8. Santa sangre - Sangue santo        
(Italia, 1989, durata 110 min) di Alejandro Jodorowsky, con Guy Stockwell, Alejandro Jodorowsky, Blanca Guerra, Sabrina Dennison
Fenix è un bambino sensibile. I suoi genitori lavorano in un circo, ma quando la madre sorprende il padre a letto con un’altra lo evira con l’acido solforico e lui le amputa le braccia. Traumatizzato, Fenix cresce in un ospedale psichiatrico e dopo vent’anni evade e raggiunge la madre. La donna nel frattempo, seppure monca, ha creato una sua setta e spinge Fenix a uccidere giovani donne in nome del suo fanatismo mistico.
Jodorowsky dirige il suo film più coerente dal punto di vista narrativo e segue con fedeltà lo spartito di Roberto Leoni, che sceneggia una storia ricavata da un fatto di cronaca. Una prima parte tenera e struggente, quasi fellininiana, che racconta l’infanzia del protagonista tra clown e numeri da circo, e una seconda perversa e feroce che vira sullo splatter con ettolitri di sangue e una fotografia tetra. In mezzo lo shock di una morte efferata mai vista sullo schermo. Omaggio a Freaks e al grande Hitchcock, favola nera dalla violenza espressiva inusitata e dall’assunto teologico originale, non manca di spunti di umorismo grottesco e di intensità melodrammatica.
9. Frailty – Nessuno è al sicuro
(USA, 2002, durata 100 min) di Bill Paxton. Con Bill Paxton, Matthew McConaughey, Power Boothe, Luke AskewThriller
Il caso di un serial killer chiamato "la mano di Dio" sembra destinato a rimanere insoluto, ma l’agente dell’Fbi Wesley Doyle riceve la visita di un uomo, Fenton, che confessa di essere il fratello del killer, morto suicida. Fenton racconta del padre, convinto di essere stato incaricato da Dio di uccidere i "demoni" che si annidano in alcuni uomini, e di lui non  abbia voluto seguirlo nella sua follia religiosa.
Esordio registico di Bill Paxton, apprezzato anche dal "maestro" Stephen King, parte da una magistrale sceneggiatura a flashback di Brent Hanley per fare un ritratto dissacrante della profonda America rurale immersa nei suoi fanatismi e nelle sue ossessioni. La storia è ricca di riferimenti biblici ed è stata letta come una critica a ogni integralismo, religioso. Paxton rinuncia al trash e agli effetti spettacolari e punta tutto sulla tensione psicologica, con movimenti inquietanti e angosciosi del racconto e conflitti di livello insostenibile. Al centro della narrazione gotica quella psicosi che nasce nella quotidianità e risulta forse più spaventosa di qualsiasi altro evento soprannaturale.
 
10. Profondo Rosso
(ITA, 1975, durata 95) di Dario Argento. Con David Hemmings, Clara Calamai, Macha Méril, Eros Pagni, Giuliana Calandra.

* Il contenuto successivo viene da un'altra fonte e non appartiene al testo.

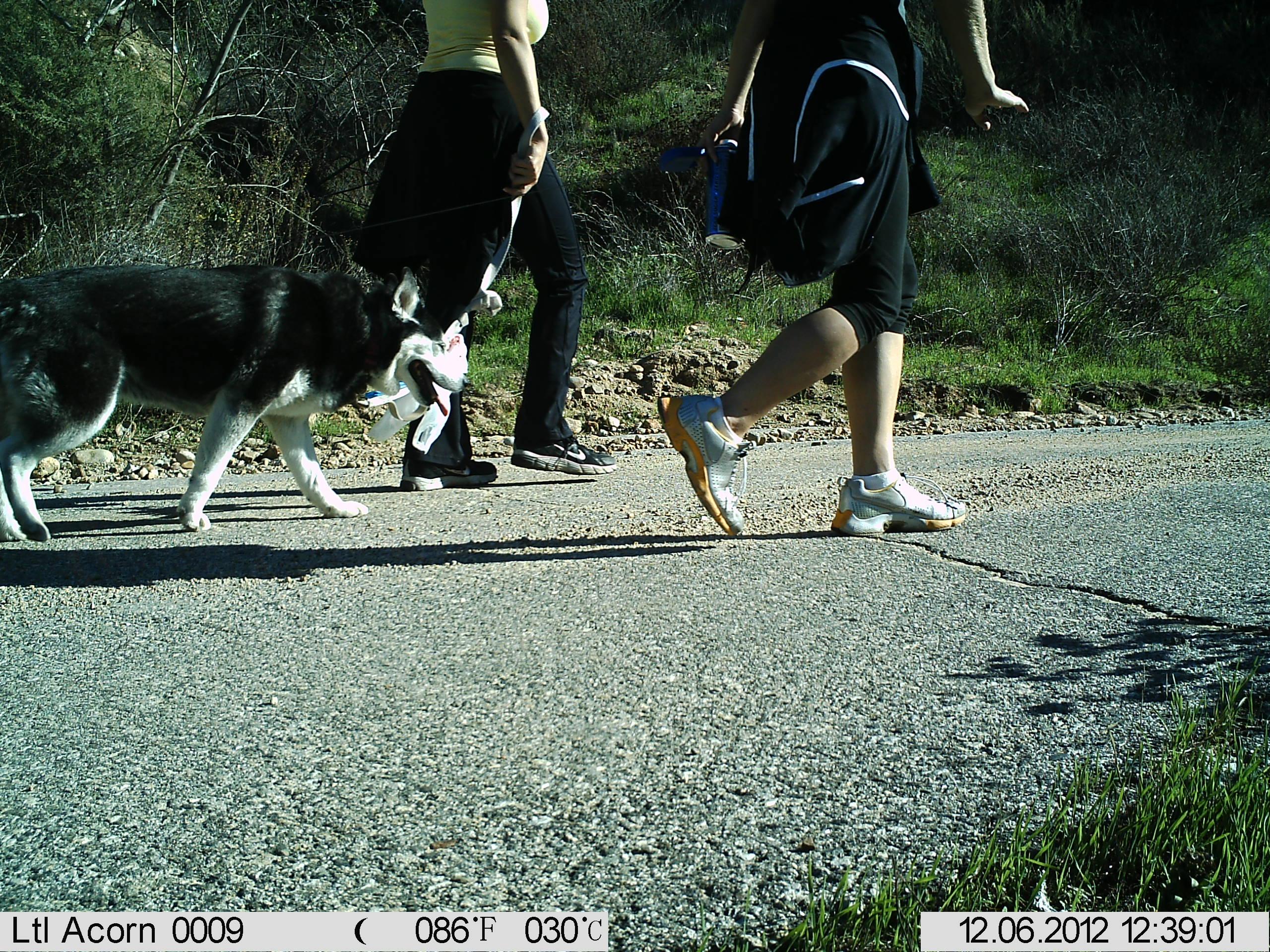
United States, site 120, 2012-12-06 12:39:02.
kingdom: Animalia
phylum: Chordata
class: Mammalia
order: Carnivora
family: Canidae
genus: Canis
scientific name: Canis familiaris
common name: domestic dog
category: dog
Dog (domestic dog) (Canis familiaris).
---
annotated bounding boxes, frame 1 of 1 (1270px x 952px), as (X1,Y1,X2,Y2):
dog: (0,254,457,560)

Marc, giovane pianista, assiste all'assassinio di una medium ma non riesce a vedere il volto dell'omicida. Inizia ad indagare sul delitto, aiutato da una bella giornalista, ma una ad una le persone con cui viene in contatto sono assassinate in modo brutale. La verità è racchiusa in qualcosa che a Marc è sfuggito.
I meriti del film non vanno cercati nella sceneggiatura, ma in una regia barocca e frenetica, nella macchina narrativa costruita per fare spavento, in uno stile sontuoso e visionario che poi farà scuola e avrà parecchi epigoni. L’apice creativo di Argento segna il superamento della fase thriller e rappresenta un duro attacco ai nervi dello spettatore. In ogni sequenza la tensione non si stempera. Non c’è mai una tregua, perché un piccolo dettaglio finisce per gelarci il sangue. Il tema musicale eseguito dai Goblin, la barocca cornice scenografica, l’attenzione iperbolica per gli oggetti rafforzano la delirante dimensione gotica del film. Il finale è da urlo.